Spatial relationship data

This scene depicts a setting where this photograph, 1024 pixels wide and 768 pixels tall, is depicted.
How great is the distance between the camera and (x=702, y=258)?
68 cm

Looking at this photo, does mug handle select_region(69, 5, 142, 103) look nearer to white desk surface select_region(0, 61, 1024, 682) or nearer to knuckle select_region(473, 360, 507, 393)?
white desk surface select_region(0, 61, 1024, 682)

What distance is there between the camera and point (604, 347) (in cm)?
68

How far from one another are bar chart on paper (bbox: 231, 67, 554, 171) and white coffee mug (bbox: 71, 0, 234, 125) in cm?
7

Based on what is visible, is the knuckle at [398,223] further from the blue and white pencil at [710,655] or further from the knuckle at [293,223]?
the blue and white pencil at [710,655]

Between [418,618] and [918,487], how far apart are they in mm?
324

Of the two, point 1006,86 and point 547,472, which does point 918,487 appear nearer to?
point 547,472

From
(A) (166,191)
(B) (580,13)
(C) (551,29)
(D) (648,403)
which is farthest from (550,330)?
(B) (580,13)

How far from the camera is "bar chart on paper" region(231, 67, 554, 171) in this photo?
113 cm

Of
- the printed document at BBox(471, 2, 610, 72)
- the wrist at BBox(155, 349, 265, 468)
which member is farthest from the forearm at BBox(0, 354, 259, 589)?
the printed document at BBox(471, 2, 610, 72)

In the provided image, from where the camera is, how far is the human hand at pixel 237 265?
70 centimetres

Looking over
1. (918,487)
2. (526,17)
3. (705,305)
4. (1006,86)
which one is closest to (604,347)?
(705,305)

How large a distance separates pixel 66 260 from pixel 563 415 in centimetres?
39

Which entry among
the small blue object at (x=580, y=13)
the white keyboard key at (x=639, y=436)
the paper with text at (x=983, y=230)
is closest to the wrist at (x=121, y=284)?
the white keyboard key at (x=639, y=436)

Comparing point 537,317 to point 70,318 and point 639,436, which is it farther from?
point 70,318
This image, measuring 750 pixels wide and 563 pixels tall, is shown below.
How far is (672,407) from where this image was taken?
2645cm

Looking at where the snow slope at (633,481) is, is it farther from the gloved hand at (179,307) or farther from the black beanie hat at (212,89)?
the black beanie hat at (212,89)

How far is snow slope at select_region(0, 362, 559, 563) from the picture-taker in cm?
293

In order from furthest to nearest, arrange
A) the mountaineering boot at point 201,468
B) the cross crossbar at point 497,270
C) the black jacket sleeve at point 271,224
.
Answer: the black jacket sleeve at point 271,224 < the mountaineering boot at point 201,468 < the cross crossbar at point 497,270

---

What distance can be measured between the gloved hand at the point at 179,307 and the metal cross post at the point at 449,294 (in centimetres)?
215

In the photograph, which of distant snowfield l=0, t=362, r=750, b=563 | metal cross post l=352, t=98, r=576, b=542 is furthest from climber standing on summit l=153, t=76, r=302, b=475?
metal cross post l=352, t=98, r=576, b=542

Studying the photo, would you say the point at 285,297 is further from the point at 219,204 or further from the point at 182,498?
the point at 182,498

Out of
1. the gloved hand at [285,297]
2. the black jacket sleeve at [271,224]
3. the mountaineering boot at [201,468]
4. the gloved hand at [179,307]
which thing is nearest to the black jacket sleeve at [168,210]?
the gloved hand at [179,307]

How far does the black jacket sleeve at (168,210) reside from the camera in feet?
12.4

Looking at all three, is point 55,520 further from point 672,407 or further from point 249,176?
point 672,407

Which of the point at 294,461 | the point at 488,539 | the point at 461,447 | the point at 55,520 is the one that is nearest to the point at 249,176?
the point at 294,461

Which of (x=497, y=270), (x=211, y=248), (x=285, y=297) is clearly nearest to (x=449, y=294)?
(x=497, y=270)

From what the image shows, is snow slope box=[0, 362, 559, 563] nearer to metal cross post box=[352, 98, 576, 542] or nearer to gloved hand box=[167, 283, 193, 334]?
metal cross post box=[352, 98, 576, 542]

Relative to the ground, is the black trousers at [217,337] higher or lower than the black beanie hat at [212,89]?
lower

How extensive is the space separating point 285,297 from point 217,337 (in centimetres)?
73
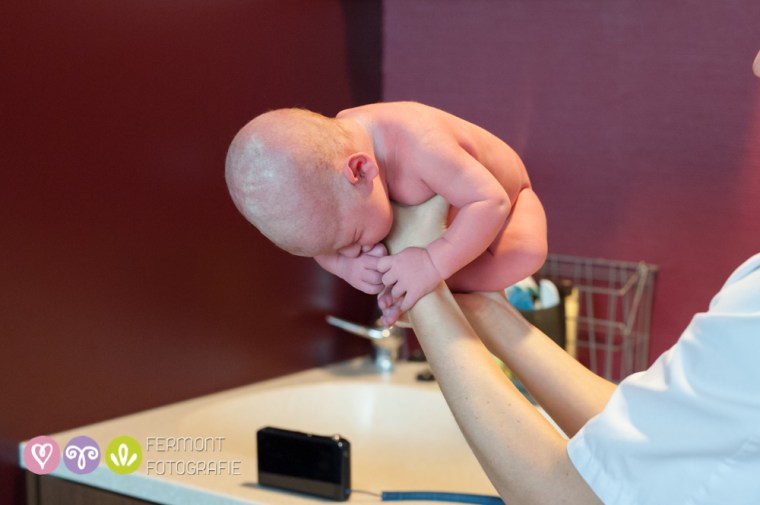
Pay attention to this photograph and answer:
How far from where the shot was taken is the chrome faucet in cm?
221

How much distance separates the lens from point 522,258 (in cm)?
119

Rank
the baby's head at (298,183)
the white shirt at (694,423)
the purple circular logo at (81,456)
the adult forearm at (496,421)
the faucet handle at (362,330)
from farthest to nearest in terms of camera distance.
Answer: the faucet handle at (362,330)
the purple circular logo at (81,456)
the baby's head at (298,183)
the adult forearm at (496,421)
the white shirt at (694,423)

## Do this:
Pull out every line of the items above that contains the word "printed", treating uppercase and lowercase letters as different.

## Task answer:
- the printed document at BBox(471, 2, 610, 72)
the printed document at BBox(471, 2, 610, 72)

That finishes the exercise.